EXCERPT TO READ ->
★ ★ ★ ★ ★ ★ ★

This is a variation of Du Huo Ji Sheng Tang where we have taken out Gan Cao which for some people may raise blood pressure.

 

Alternative Names

  • Du Huo Ji Sheng Tang
  • Du Huo Tang
  • Pubescant Angelica Decoction
  • Tu Huo Chi Sheng Tang
  • To-huo and Loranthus Decoction
  • Pubescent Angelica and Loranthus Decoction
  • Tuhuo and Taxillus Combination

This is the go-to formula for aches and pains. Often times, but not always, these pains are aggravated by cold and/or damp weather. The theory is that cold or damp qi from the environment get into the acupuncture channels which then prevent the free flow of qi-energy and blood (which causes pain)

This formula actually addresses both the “root” and the “branch” of aches that are aggravated by cold or damp weather. The branch is the symptoms of dampness in the channels that give rise to numbness, heaviness or tingling. Another branch is the symptoms of cold that enters the channels. These symptoms include stiffness and muscle spasms.

 

Ingredients

Du Huo 獨活 pubescent angelica root, angelica root, tu-huo Radix Angelicae Pubiscentis
Qin Jiao 秦艽 large gentian root, gentiana macropylla root, chin-chiu Radix Gentianae Qinjiao
Fang Feng 防風 saposhnikovia root, ledebouriella root, siler Radix Ledebouriellae Divaricatae
Xi Xin 細辛 Chinese wild ginger, asarum Herba cum Radice Asari (sometimes not included depending on availibility)

★ ★ ★ ★ ★ ★ ★

DATA ->

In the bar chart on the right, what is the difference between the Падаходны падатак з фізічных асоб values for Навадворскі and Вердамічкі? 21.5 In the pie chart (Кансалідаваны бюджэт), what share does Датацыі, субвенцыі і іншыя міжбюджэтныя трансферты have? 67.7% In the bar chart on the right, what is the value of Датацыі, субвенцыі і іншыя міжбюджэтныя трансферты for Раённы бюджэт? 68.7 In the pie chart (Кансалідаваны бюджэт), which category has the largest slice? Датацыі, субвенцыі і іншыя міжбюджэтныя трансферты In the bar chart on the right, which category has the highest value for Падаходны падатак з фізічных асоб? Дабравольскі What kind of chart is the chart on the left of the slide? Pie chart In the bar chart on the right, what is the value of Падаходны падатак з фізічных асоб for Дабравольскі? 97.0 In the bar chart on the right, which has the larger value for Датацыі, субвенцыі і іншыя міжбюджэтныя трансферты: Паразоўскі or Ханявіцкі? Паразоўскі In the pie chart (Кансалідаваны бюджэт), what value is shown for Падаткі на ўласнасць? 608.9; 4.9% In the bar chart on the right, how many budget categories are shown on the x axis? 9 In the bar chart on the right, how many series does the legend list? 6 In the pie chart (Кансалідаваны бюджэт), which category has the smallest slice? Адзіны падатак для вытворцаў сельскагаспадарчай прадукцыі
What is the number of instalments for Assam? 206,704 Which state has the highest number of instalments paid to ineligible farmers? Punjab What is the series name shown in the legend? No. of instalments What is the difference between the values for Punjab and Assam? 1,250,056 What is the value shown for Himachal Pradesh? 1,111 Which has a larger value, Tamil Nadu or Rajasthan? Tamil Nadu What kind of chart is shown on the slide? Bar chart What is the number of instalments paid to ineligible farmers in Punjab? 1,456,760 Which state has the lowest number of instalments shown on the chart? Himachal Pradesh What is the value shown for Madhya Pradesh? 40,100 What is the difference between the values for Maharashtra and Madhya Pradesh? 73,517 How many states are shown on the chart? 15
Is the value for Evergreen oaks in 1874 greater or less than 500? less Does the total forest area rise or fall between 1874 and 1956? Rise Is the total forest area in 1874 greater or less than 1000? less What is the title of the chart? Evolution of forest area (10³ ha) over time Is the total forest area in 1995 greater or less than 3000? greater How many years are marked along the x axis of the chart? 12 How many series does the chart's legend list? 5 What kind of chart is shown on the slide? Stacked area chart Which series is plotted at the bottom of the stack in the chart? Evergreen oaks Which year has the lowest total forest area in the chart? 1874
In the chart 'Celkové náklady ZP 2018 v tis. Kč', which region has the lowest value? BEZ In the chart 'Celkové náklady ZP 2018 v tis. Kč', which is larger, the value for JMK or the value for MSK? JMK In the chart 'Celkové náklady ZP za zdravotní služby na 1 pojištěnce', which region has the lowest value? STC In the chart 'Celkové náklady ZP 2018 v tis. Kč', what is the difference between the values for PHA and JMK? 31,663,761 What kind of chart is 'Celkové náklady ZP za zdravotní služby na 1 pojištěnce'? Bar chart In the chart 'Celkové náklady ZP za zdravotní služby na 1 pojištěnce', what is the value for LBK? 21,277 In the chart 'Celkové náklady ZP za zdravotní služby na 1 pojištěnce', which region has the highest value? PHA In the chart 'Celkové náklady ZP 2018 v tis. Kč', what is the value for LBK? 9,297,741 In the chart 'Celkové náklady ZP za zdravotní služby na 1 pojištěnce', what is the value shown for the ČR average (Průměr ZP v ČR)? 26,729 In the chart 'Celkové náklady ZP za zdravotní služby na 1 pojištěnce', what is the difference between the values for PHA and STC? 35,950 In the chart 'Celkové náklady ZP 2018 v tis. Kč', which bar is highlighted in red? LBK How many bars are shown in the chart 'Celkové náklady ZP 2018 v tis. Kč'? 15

★ ★ ★ ★ ★ ★ ★

LIST OF TASKS ->
1 > Quote the formula description word for word, everything from "This formula actually" down to "depending on availibility)".
2 > According to the formula description, what symptoms come from cold entering the channels?
3 > Continue the formula description from where it stops.

RESPONSES FOR EACH TASK ->
1 >
This formula actually addresses both the “root” and the “branch” of aches that are aggravated by cold or damp weather. The branch is the symptoms of dampness in the channels that give rise to numbness, heaviness or tingling. Another branch is the symptoms of cold that enters the channels. These symptoms include stiffness and muscle spasms.

 

Ingredients

Du Huo 獨活 pubescent angelica root, angelica root, tu-huo Radix Angelicae Pubiscentis
Qin Jiao 秦艽 large gentian root, gentiana macropylla root, chin-chiu Radix Gentianae Qinjiao
Fang Feng 防風 saposhnikovia root, ledebouriella root, siler Radix Ledebouriellae Divaricatae
Xi Xin 細辛 Chinese wild ginger, asarum Herba cum Radice Asari (sometimes not included depending on availibility)

2 > Stiffness and muscle spasms.

3 >
  • These four herbs all are warm, spicy and drying. They’re aromatic and help to dry any dampness that has gotten into the acupuncture channels. They’re also warm so they quickly address aches and pains that are aggravated by cold or damp weather.

Du Zhong 杜仲 Eucommiae Cortex eucommia bark
Sang Ji Sheng 桑寄生 mulberry mistletoe stems; taxillus, mistletoe Ramulus Sangjisheng

  • These herbs “nourish kidney and liver” which is to say promote joint mobility and lubrication.

Shu Di Huang 熟地黄 cooked rehmannia root, prepared Chinese foxglove root Rehmanniae Radix preparata
Dang Gui 當歸 tangkuei, Chinese angelica root Radix Angelicae Sinensis
Bai Shao 白芍 white peony root, peony Paeoniae Radix alba
Chuan Xiong 川芎 Sichuan lovage root, cnidium, chuanxiong root Rhizoma Ligustici Chuanxiong

  • These herbs used together is the key formula for nourishing the blood in Chinese medicine. Blood nourishes and lubricates the joints, helping them move smoothly in a pain-free fashion.

Huai Niu Xi 懷牛膝 achyranthes root Archyanthis bidentatae Radix [don’t use if pregnant]
Rou Gui 肉桂 inner bark of Saigon cinnamon, cinnamon bark Cinnamomi Cortex [don’t use if pregnant]

  • “Niu Xi” translates to “ox knee”. Knees can hurt if they’re damp on the inside. The damp impedes the flow of blood. Stagnated blood hurts! Niu Xi supports blood circulation in the legs. Rou Gui is cinnamon bark, it’s warming in nature. Warm herbs are good for pains that are aggravated by cold weather.

Fu Ling 茯苓 sclerotium of tuckahoe, China root, hoelen, Indian bread Poria Cocos
Ren Shen 人蔘 ginseng root Radix Panax Ginseng  (a relatively small amount to support the whole body)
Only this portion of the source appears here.